— Start —

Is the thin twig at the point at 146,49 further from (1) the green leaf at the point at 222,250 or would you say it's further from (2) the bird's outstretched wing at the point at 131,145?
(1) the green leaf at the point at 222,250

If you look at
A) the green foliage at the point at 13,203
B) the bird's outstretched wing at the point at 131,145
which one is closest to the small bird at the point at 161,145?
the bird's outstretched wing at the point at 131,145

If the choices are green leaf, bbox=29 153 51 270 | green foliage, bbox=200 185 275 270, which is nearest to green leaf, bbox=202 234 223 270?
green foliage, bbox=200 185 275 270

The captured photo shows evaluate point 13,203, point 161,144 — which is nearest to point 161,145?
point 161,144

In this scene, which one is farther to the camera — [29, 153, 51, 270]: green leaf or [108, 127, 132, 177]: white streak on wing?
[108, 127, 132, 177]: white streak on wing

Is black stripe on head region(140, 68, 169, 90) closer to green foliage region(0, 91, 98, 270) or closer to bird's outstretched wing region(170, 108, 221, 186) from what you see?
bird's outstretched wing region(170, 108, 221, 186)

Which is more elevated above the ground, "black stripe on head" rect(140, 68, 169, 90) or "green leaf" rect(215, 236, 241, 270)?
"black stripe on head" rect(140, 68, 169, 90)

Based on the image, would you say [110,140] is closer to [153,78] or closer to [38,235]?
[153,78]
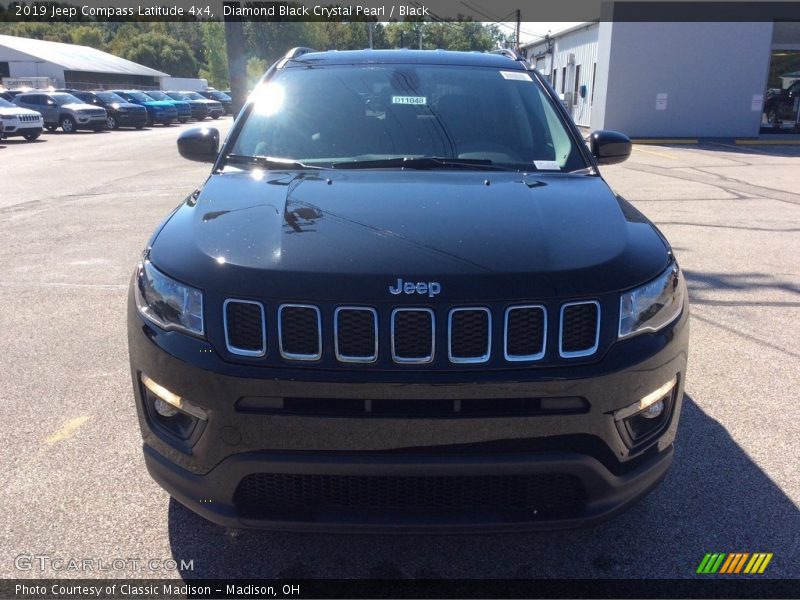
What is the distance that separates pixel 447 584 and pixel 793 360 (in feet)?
10.2

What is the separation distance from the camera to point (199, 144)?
4.08 m

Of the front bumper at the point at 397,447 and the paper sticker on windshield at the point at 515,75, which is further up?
the paper sticker on windshield at the point at 515,75

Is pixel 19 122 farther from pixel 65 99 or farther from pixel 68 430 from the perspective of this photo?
pixel 68 430

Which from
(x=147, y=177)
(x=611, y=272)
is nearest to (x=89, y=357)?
(x=611, y=272)

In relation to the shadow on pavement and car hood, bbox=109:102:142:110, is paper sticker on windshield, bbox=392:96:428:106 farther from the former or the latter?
car hood, bbox=109:102:142:110

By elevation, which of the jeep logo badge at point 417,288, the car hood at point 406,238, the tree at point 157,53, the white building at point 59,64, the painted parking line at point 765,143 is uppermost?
the tree at point 157,53

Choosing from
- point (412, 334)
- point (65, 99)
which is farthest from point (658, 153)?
point (65, 99)

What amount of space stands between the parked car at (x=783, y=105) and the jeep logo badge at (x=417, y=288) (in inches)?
1139

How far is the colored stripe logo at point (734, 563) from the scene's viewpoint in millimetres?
2650

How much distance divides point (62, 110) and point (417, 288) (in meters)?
31.1

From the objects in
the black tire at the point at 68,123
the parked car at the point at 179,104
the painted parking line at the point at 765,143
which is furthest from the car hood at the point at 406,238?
the parked car at the point at 179,104

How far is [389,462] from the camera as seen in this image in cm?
220

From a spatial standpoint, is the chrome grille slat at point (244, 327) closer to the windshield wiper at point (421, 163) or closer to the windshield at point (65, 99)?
the windshield wiper at point (421, 163)

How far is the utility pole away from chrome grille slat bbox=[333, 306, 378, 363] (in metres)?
10.2
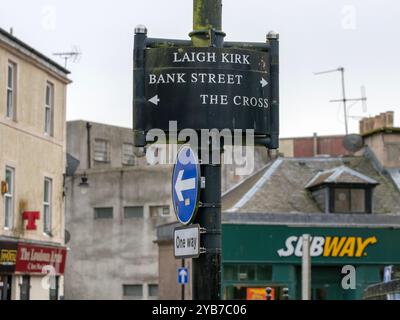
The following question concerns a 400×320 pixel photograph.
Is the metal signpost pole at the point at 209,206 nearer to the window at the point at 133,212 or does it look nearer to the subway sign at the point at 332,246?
the subway sign at the point at 332,246

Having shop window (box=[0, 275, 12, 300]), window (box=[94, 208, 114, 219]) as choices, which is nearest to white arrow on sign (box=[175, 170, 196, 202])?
shop window (box=[0, 275, 12, 300])

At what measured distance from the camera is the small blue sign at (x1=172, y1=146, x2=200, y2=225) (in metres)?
7.19

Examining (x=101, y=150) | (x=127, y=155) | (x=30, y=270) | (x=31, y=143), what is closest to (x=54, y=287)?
(x=30, y=270)

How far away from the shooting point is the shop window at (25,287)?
→ 2940 cm

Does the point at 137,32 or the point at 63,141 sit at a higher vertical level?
the point at 63,141

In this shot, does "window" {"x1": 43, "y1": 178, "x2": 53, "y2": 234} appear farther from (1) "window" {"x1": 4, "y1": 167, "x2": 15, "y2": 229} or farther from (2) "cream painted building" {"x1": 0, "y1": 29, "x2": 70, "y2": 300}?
(1) "window" {"x1": 4, "y1": 167, "x2": 15, "y2": 229}

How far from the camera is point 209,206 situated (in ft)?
24.2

— End —

* _WRITTEN EXERCISE_
Repeat everything in the records precisely. Images are excluded from the copy.

* _ANSWER TO THE TASK_
Is the thin twig at the point at 146,49 further from (1) the green leaf at the point at 222,250 or would you say it's further from (2) the bird's outstretched wing at the point at 131,145?
(1) the green leaf at the point at 222,250

If you look at
A) the green foliage at the point at 13,203
B) the bird's outstretched wing at the point at 131,145
which one is closest to the small bird at the point at 161,145?
the bird's outstretched wing at the point at 131,145

If the choices are green leaf, bbox=29 153 51 270 | green foliage, bbox=200 185 275 270, which is nearest to green leaf, bbox=202 234 223 270?
green foliage, bbox=200 185 275 270

The captured photo shows evaluate point 13,203, point 161,144 — which is nearest to point 161,145?
point 161,144

In this scene, which one is farther to the camera — [29, 153, 51, 270]: green leaf or [108, 127, 132, 177]: white streak on wing?
[108, 127, 132, 177]: white streak on wing

Is black stripe on head region(140, 68, 169, 90) closer to green foliage region(0, 91, 98, 270) or closer to bird's outstretched wing region(170, 108, 221, 186) from what you see?
bird's outstretched wing region(170, 108, 221, 186)

Which is more elevated above the ground, "black stripe on head" rect(140, 68, 169, 90) or "green leaf" rect(215, 236, 241, 270)?
"black stripe on head" rect(140, 68, 169, 90)

Based on the image, would you say [110,140] is closer to [153,78] or closer to [38,235]?
[153,78]
What is the distance that separates pixel 447 584 and pixel 793 360 (in feet)?
10.2

What is the separation distance from the camera to point (199, 144)?
4.08 m

Of the front bumper at the point at 397,447 and the paper sticker on windshield at the point at 515,75, which is further up?
the paper sticker on windshield at the point at 515,75

Is pixel 19 122 farther from pixel 65 99 or farther from pixel 68 430 from the perspective of this photo?
pixel 68 430

Which from
(x=147, y=177)
(x=611, y=272)
is nearest to (x=89, y=357)?
(x=611, y=272)

In relation to the shadow on pavement and car hood, bbox=109:102:142:110, is paper sticker on windshield, bbox=392:96:428:106 farther from the former or the latter?
car hood, bbox=109:102:142:110

By elevation, which of the jeep logo badge at point 417,288, the car hood at point 406,238, the tree at point 157,53, the white building at point 59,64, the painted parking line at point 765,143 is uppermost?
the tree at point 157,53

Choosing from
- point (412, 334)
- point (65, 99)
which is farthest from point (658, 153)?
point (65, 99)

What amount of space stands between the parked car at (x=783, y=105) and the jeep logo badge at (x=417, y=288) (in inches)?
1139

How far is the colored stripe logo at point (734, 563) from the scene's viewpoint in millimetres?
2650

How much distance divides point (62, 110) and point (417, 288) (in meters)?
31.1

From the objects in
the black tire at the point at 68,123
the parked car at the point at 179,104
the painted parking line at the point at 765,143
which is furthest from the car hood at the point at 406,238?
the parked car at the point at 179,104

How far is [389,462] from the camera as seen in this image in cm?
220

From a spatial standpoint, is the chrome grille slat at point (244, 327) closer to the windshield wiper at point (421, 163) or closer to the windshield at point (65, 99)?
the windshield wiper at point (421, 163)

How far is the utility pole away from chrome grille slat bbox=[333, 306, 378, 363] (in metres)?
10.2
The following question concerns a 400×320 pixel photograph.
Is the metal signpost pole at the point at 209,206 nearer to the window at the point at 133,212 or does it look nearer to the subway sign at the point at 332,246?
the subway sign at the point at 332,246

Having shop window (box=[0, 275, 12, 300]), window (box=[94, 208, 114, 219]) as choices, which is nearest to white arrow on sign (box=[175, 170, 196, 202])?
shop window (box=[0, 275, 12, 300])

At what measured distance from the camera is the small blue sign at (x1=172, y1=146, x2=200, y2=225) (in metres)?
7.19

Examining (x=101, y=150) | (x=127, y=155) | (x=30, y=270) | (x=31, y=143), what is closest to (x=54, y=287)?
(x=30, y=270)

How far away from the shooting point is the shop window at (25,287)?
→ 2940 cm

Does the point at 137,32 or the point at 63,141 sit at a higher vertical level?
the point at 63,141

In this shot, does "window" {"x1": 43, "y1": 178, "x2": 53, "y2": 234} appear farther from (1) "window" {"x1": 4, "y1": 167, "x2": 15, "y2": 229} or farther from (2) "cream painted building" {"x1": 0, "y1": 29, "x2": 70, "y2": 300}?
(1) "window" {"x1": 4, "y1": 167, "x2": 15, "y2": 229}

How far from the camera is point 209,206 situated (in ft)?
24.2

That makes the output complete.